Home Info Satgas Covid-19 Pemkot Pekanbaru Libatkan PAM Swakarsa untuk Redam Covid-19

Pemkot Pekanbaru Libatkan PAM Swakarsa untuk Redam Covid-19

214

Pekanbaru,Gatra.com – Keterbatasan jumlah personil membuat Penerapan Pembatasan Skala Mikro (PSBM) pada empat kecamatan di Kota Pekanbaru, menjadi sebuah tantangan. Hal ini mendorong otoritas setempat mengerahkan PAM Swakarsa. 

Juru Bicara Satgas Percepatan Penanganan Covid-19 Kota Pekanbaru, Ingot Ahmad Hutasuhut, mengatakan, pelibatan PAM Swakarsa tersebut bertujuan agar upaya pendisiplinan masyarakat dalam menaati protokol kesehatan pencegahan penyebaran Covid-19 lebih optimal. 

"Terserah saja, yang jelas kita memberdayakan, artinya kegiatan ini kita laksanakan dengan melibatkan organisasi masyarakat yang ada," ujarnya kepada Gatra.com di Pekanbaru, Senin (5/10). 

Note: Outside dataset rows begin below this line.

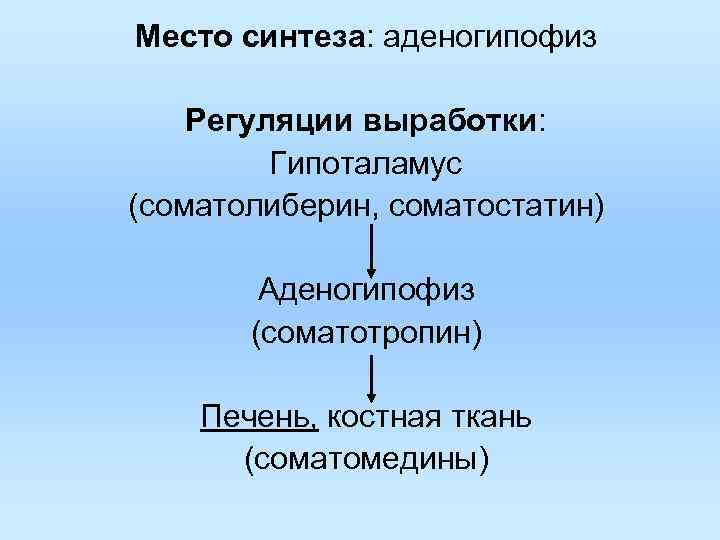 Место синтеза: аденогипофиз

Регуляции выработки:
Гипоталамус
(соматолиберин, соматостатин)

Аденогипофиз
(соматотропин)

Печень, костная ткань
(соматомедины)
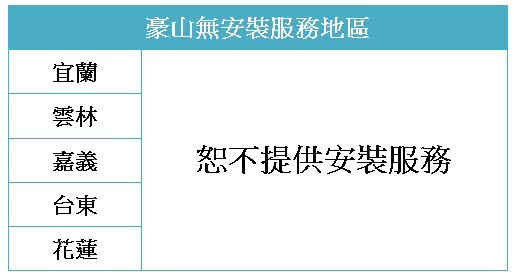 | 豪山無安裝服務地區 | |
|---|---|
| 宜蘭 | 恕不提供安裝服務 |
| 雲林 | |
| 嘉義 | |
| 台東 | |
| 花蓮 | |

Adapun kepolisian Indonesia menghidupkan kembali PAM Swakarsa melalui Peraturan Kapolri (Perkap) 4/2020. Dalam perkap tersebut PAM Swakarsa dijabarkan sebagai suatu bentuk pengamanan oleh pengemban fungsi kepolisian yang diadakan atas kemauan, kesadaran, dan kepentingan masyarakat sendiri yang kemudian memperoleh pengukuhan dari institusi Polri.

Dalam Pasal 2 Perkap 4/2020 dijelaskan bahwa PAM Swakarsa bertujuan untuk meningkatkan pembinaan penyelenggara dan kemampuan dalam mengemban fungsi kepolisian terbatas di lingkungan masing-masing.

Menurut Ingot, pelibatan unsur masyarakat merupakan evaluasi dari penerapan PSBM di Kecamatan Tampan. Saat itu, Pemkot Pekanbaru mengerahkan 800 personel yang terdiri dari unsur Satuan Polisi Pamong Praja, polisi, dan aparat lainya. 

"Tapi untuk penerapan PSBM di 4 kecamatan, jumlah itu tidak ideal, harus didukung personel-personel lainya. Bakal dilibatkan unsur pemberdayaan masyarakat berbasis rukun warga (PMBRW), Lembaga Keswadayaan Masyarakat (LKM), dan organisasi masyarakat," ungkapnya. 

Adapun 4 kecamatan yang menerapkan PSBM tersebut yakni Marpoyan Damai, Bukit Raya, Payung Sekaki, dan Tampan. PSBM yang dimulai pada Sabtu malam (3/10) tersebut berhasil menjaring 227 warga pelanggar protokol kesehatan. Sanksi yang diberikan beragam, mulai dari sanksi sosial, sanksi tertulis, dan sanksi lisan. 

Ingot pun berharap warga Kota Pekanbaru menerapkan protokol kesehatan sebagaimana mestinya. Tanpa adanya kedisiplinan masyarakat, maka upaya Pemerintah Kota Pekanbaru meredam sebaran Covid-19 bakal sia-sia. 

"PSBM ini kan ditujukan untuk melindungi masyarakat, bukan melindungi pemerintah. Jadi hendaknya dipatuhi itu protokol kesehatan," katanya. 

Regulasi PSBM termuat dalam Peraturan Wali Kota Pekanbaru Nomor 106 Tahun 2020. Dalam aturan tersebut di antaranya mengatur bahwa pelanggar aturan protokol kesehatan akan didenda Rp250 ribu per individu, dan Rp5 juta untuk tempat usaha.